So there's plenty of challenges to be met with the filter technology, and it's frankly a pretty target-rich environment right now for these opportunities. So I think it's fundamental technology, combined, really, with our ability to integrate it with also very, very good power amplifiers, for example, in the ultrahigh band opportunities, power amplifier efficiency and power levels are very important to accomplish and then, of course, our leadership in switching technologies and putting all those into high-level modules together. It's very similar to the fundamental trends we've talked about for several quarters now. We're just continuing the march on driving the investments into the core technologies to make it better.

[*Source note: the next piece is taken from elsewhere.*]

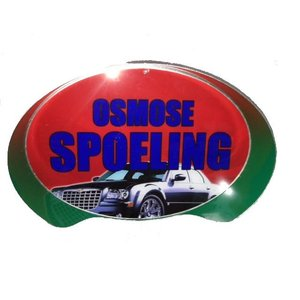 """Oval Sign: """"Osmose Spoeling"""""""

Bill Peterson -- J.P. Morgan -- Analyst
OK, great. And I guess the next question, I guess, both you and James can chime in. On the top of the millimeter waves, obviously, some of your competitors are talking of the millimeter wave opportunities. It appears like you and your closest competitor are really still focused on sub-6.
I guess for the mobile side, what unique and different solutions could you bring into the market? What are the key hurdles to address? What are key base technologies, power amplifiers, switching filters and so forth? And I guess what James has said, what -- you spoke to it a little bit earlier in the prepared remarks, but how do you see the growth of millimeter wave and the impact to his business and some of the unique, I guess, things that he can bring to the market as well?
Eric Creviston -- President, Mobile Products Group
Yes. So thanks. I'll start. This is Eric.
So the unique strengths that we bring to millimeter wave in the mobile side is really leveraging the work that James has done in the infrastructure side and defense applications, developing advanced gallium arsenide processes for millimeter wave operations. So we've released new commercial versions of those processes and have introduced those to multiple handset manufacturers and platform providers. We're building prototypes to help demonstrate the capability of mobile millimeter wave and showing what could be done in terms of thermal dissipation and power efficiency and battery life and so forth. But at the end of the day, I think the big question is just whether the business model is going to close on it.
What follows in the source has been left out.